Peter wants us to not underestimate our enemy so he compares him to the most lethal predator on the planet. There are facts about this predator that Peter's readers would know, from experience, that we may not know. First is the fact that lions attack mainly in the dark. During daylight the prey will see the lion coming and they will evade him. Therefore, lions prefer the darkest dark to hunt. Those darkest hours are before dawn. Often right around 3am. A recent study found that lion attacks during the full moon were markedly less than the attacks when the moon was in wane or the wet season when the clouds covered the moon. In the darkest dark the lion would approach its prey quietly and stealthily. The prey would never know it was coming. When the lion had slunk close enough to his pray to catch it he would roar. His roar attack is meant to freeze the prey in fear and terror. Then the lion walks up to its paralyzed prey and sinks its teeth into the jugular vein. The lion then devours its prey.

This is telling. It is light that is the greatest safety factor for avoiding a lion attack. The idea of light and dark is very rich in Scriptures. Light is related to understanding, purity, righteousness, the scriptures and Jesus. Psalm 119:105 says, "Your word is a lamp for my feet, a light on my path." To avoid the devil start by bringing the light of God's word to your daily life. Next, Peter's advice against the devil is, "Resist him, standing firm in the faith, because you know that the family of believerss throughout the world is undergoing the same kind of sufferings" (1 Peter 5:9). To resist him is to not go along with him. His philosophies and tactics are attractive but resist. He will devour you. Standing firm in the faith is, in essence, holding to the truth about, and from, Jesus Christ despite external pressure. Paul has the same concern for us when he says in 2 Corinthians 11:2-3, "I am jealous for you with a godly jealousy. I promised you to one husband, to Christ, so that I might present you as a pure virgin to him. But I am afraid that just as Eve was deceived by the serpent's cunning, your minds may somehow be led astray from your sincere and pure devotion to Christ." Standing firm in the faith is maintaining a "pure devotion to Christ" in the midst of trials, tribulations and persecutions. 

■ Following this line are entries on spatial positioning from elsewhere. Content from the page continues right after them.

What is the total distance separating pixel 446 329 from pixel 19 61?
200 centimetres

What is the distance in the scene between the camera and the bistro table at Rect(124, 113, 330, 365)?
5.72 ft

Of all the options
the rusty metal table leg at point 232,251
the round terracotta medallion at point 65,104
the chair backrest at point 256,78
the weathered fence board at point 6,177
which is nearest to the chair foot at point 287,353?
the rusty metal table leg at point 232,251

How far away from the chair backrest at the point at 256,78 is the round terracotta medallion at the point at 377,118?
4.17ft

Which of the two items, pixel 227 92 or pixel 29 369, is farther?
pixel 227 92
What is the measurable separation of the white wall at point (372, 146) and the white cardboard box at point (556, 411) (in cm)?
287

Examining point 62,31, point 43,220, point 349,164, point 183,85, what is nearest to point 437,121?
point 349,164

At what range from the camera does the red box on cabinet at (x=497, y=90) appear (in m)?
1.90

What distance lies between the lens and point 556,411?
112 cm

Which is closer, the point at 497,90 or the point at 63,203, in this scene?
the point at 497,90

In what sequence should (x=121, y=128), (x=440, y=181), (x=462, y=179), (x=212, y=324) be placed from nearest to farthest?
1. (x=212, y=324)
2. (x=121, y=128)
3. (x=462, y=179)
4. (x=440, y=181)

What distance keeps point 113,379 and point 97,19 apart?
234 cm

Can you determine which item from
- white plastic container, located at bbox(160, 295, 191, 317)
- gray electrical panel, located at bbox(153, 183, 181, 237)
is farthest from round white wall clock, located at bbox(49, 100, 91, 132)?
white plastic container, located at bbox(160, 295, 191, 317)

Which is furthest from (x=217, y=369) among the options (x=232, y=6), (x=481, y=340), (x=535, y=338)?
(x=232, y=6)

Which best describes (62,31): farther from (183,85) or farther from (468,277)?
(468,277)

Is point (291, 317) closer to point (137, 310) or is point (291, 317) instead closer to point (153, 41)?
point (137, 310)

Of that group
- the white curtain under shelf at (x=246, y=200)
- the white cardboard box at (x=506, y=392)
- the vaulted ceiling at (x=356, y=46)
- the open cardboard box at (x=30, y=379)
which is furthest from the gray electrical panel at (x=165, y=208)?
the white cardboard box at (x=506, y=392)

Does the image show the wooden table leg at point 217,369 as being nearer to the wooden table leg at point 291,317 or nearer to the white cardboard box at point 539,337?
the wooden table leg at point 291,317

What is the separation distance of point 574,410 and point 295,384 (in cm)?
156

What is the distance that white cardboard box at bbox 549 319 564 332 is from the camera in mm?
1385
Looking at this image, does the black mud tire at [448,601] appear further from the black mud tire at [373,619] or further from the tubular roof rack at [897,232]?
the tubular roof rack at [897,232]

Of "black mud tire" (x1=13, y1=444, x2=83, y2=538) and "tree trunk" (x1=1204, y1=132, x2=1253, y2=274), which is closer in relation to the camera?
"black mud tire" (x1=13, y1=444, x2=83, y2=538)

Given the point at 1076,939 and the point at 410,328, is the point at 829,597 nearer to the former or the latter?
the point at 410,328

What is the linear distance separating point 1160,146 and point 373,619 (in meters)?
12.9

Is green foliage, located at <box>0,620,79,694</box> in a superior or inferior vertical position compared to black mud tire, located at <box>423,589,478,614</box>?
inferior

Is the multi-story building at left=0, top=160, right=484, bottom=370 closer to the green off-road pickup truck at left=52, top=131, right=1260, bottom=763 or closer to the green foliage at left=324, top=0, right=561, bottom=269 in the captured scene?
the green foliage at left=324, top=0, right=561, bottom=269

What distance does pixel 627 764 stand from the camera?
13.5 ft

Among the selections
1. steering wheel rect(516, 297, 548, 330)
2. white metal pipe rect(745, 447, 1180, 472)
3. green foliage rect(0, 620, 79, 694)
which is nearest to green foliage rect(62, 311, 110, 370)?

When we feel weak, when attack is immanent, we remember two things. First, we are not alone. Peter says, "that the family of believers throughout the world is undergoing the same kind of sufferings." If they resisted the devil so can you. Secondly, that the Lion at our back is stronger, greater and more powerful than the lion at our front. John, in his revelation, was told, "Do not weep! See, the Lion of the tribe of Judah, the Root of David, has triumphed. He is able to open the scroll and its seven seals" (Revelation 5:5). The Lion at our back, Jesus, has already won the victory over the lion at our front, Satan, on the cross. It is not by our strength we defeat him but by our faith. "...for everyone born of God overcomes the world. This is the victory that has overcome the world, even our faith" (1 John 5:4). So, with faith in hand, resist this prowling lion, the devil, and he will flee from you, for the One who is with us is greater than he who is in the world.

PRAYER: Jesus, You are the source of victory over the devil who seeks to destroy us. It is our faith that resists that devil and by our faith we have victory through Your blood. We claim that victory today by Your grace and in Your name, Jesus, Amen!